Reid started to protest Brendan’s decision, but thought better of it, adding in a low voice, “You’ll not always be able to tell me what to do, you know.”

Brendan casually replaced the knife in the sheath on his belt. If he was offended or concerned by what Reid had said, he didn’t show it.

“That’s true enough. When you reach eighteen, my obligations to your mother will end and you’ll be free to turn your back on House Valtane, although to do so would show even poorer judgment than I’ve seen you display this day alone.” Again, he looked meaningfully at Eric.

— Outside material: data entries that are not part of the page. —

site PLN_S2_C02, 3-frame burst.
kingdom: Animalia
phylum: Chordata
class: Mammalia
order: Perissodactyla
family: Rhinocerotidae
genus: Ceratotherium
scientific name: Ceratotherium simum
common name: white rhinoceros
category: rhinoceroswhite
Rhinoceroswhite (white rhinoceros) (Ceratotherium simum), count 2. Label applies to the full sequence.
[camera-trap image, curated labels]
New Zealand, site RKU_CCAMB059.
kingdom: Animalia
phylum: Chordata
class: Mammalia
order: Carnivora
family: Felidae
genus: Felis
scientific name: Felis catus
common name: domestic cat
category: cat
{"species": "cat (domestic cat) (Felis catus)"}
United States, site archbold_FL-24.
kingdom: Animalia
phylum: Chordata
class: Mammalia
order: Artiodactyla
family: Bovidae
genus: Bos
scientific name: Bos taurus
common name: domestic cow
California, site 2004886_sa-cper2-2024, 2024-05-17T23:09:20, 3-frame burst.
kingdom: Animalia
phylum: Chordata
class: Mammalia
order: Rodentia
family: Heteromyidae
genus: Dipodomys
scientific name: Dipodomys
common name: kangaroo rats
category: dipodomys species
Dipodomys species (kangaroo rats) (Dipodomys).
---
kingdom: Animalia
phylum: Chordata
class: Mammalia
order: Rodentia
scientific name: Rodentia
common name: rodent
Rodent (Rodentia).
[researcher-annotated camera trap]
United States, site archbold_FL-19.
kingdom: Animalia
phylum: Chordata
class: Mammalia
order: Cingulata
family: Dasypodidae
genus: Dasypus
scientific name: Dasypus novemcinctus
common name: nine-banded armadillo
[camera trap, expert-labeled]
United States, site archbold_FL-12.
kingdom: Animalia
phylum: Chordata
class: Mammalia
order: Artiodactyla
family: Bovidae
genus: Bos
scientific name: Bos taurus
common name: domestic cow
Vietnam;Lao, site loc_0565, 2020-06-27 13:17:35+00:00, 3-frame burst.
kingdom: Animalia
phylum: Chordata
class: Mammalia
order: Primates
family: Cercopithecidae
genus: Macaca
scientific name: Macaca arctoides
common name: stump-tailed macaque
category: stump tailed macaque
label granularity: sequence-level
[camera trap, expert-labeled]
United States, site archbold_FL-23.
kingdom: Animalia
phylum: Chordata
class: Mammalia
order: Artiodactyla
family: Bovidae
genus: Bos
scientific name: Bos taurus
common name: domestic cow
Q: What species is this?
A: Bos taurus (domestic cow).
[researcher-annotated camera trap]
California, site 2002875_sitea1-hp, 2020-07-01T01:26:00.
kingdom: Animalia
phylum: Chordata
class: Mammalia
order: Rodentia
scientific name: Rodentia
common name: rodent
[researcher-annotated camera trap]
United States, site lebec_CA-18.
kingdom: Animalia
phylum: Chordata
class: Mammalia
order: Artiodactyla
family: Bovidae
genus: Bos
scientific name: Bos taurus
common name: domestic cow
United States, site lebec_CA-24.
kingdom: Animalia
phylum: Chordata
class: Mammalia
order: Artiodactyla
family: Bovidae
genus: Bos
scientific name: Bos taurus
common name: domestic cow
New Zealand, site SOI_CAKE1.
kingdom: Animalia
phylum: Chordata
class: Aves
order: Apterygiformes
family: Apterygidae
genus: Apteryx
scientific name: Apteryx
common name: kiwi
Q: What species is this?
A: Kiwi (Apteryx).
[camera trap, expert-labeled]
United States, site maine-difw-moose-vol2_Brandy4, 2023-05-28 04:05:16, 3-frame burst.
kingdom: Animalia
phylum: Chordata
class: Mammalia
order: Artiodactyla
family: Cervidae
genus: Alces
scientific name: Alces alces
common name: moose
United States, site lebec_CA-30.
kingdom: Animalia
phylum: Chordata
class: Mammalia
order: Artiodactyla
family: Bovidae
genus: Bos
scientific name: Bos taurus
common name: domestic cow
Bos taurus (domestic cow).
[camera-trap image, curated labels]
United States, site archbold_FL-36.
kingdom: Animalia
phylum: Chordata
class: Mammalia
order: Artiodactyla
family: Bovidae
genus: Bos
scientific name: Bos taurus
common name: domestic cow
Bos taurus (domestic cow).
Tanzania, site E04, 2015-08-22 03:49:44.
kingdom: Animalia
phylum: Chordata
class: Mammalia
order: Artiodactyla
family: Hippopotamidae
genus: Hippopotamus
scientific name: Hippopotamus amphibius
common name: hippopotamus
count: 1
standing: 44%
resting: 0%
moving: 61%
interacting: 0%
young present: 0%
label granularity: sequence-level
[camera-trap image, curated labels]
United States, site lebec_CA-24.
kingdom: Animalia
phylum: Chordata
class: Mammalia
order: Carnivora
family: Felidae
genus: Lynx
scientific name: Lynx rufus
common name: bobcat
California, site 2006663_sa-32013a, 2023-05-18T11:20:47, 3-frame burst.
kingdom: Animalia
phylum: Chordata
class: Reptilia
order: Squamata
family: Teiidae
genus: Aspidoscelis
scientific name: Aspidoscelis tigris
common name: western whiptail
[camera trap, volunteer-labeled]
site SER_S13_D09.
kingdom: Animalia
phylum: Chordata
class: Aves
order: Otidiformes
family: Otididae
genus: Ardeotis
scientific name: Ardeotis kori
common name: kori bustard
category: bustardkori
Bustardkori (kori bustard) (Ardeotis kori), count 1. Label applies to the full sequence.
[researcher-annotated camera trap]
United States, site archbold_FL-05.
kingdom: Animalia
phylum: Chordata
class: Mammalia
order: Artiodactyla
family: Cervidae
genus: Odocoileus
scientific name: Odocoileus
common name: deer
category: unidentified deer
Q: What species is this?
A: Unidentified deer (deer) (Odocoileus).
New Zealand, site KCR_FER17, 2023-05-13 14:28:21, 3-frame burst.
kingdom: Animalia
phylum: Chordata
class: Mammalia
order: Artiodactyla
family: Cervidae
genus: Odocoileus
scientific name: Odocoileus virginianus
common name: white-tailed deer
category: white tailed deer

The exertion of the chase and the terror of his treatment at Reid’s hands now behind him, Eric felt the cold of the backwoods seeping into his skin. The welts on his back hurt, and he tried to concentrate on the pain as a means of taking his mind on the growing chill. He crossed his arms, covering himself as best he could, and started shivering more intensely than before.

Brendan turned suddenly back to Reid, the look of anger he’d shown earlier once more flashing in his eyes. “Remove your shirt and vest.”

Reid’s mouth moved wordlessly several times before he finally managed to sputter a single “What?”

“Your shirt and vest; take them off. Now!”

He hesitated a moment, but realizing that Brendan was indeed serious, he complied. He removed the vest first, then the shirt, and tossed both into a heap on the ground between them. “Anything else, Master Brendan?” he demanded sarcastically.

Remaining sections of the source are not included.